TEXT UNDER STUDY below:

Danube’s ScrumWorks development team, along with other agile tool vendors, was recently challenged by a well-intentioned fellow named Mark Levison to see just how “Agile” we really are. In other words, do we eat our own dog food. Mr. Levison was making a broader point that often “Agile” is used to mean “fast and crappy quality” instead of what it means to companies like ours “high quality with frequent releases”. While I responded in a comment, what follows is a more polished response.
Danube’s ScrumWorks Pro team eats its own dog food. We are lucky not to be plagued by many of organizational difficulties inhibiting many teams moving toward Agile software development. As a result, we get a high quality product out the door frequently with a relatively small group of contributors.

End of TEXT UNDER STUDY.
INFORMATION below:

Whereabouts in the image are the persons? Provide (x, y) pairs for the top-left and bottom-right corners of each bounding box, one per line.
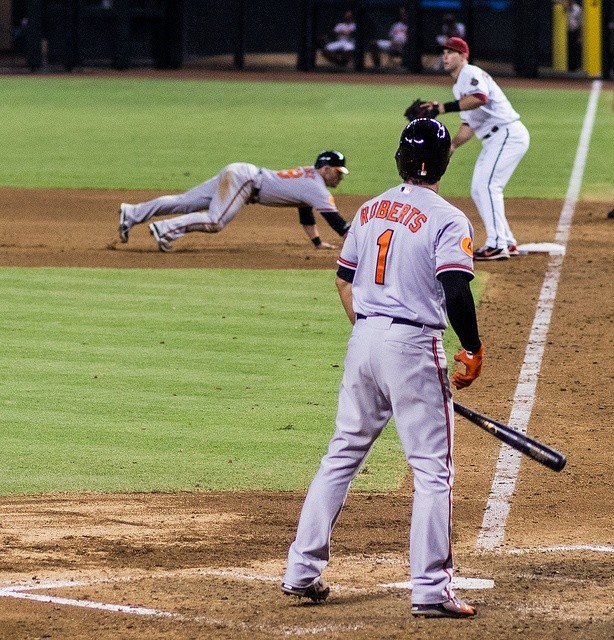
(418, 13), (467, 75)
(565, 0), (584, 65)
(1, 17), (40, 67)
(366, 4), (416, 72)
(278, 116), (485, 620)
(417, 36), (531, 261)
(321, 9), (360, 71)
(116, 148), (352, 254)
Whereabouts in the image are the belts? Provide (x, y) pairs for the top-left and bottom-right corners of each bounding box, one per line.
(484, 126), (498, 138)
(357, 313), (423, 328)
(249, 168), (262, 203)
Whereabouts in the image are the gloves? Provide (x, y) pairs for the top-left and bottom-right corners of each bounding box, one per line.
(452, 343), (484, 390)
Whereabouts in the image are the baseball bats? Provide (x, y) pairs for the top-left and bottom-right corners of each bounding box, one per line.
(452, 402), (566, 472)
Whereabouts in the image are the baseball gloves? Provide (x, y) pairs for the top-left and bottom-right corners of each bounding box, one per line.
(404, 98), (439, 122)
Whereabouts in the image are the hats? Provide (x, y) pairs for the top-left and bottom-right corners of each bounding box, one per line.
(315, 150), (350, 174)
(441, 37), (469, 58)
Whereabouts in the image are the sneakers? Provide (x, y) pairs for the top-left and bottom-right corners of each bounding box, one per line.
(281, 580), (330, 601)
(474, 245), (519, 256)
(117, 203), (135, 243)
(473, 248), (511, 261)
(410, 593), (478, 617)
(149, 220), (172, 252)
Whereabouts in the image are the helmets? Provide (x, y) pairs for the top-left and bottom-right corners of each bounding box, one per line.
(395, 117), (450, 183)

End of INFORMATION.

INSTRUCTIONS FOR THE TASK:
Rewrite the ScrumWorks text from "Danube’s ScrumWorks Pro" up to and including "group of contributors.", replacing "dog food" with "cooking". You can do this without the rows.

TASK SOLUTION:
Danube’s ScrumWorks Pro team eats its own cooking. We are lucky not to be plagued by many of organizational difficulties inhibiting many teams moving toward Agile software development. As a result, we get a high quality product out the door frequently with a relatively small group of contributors.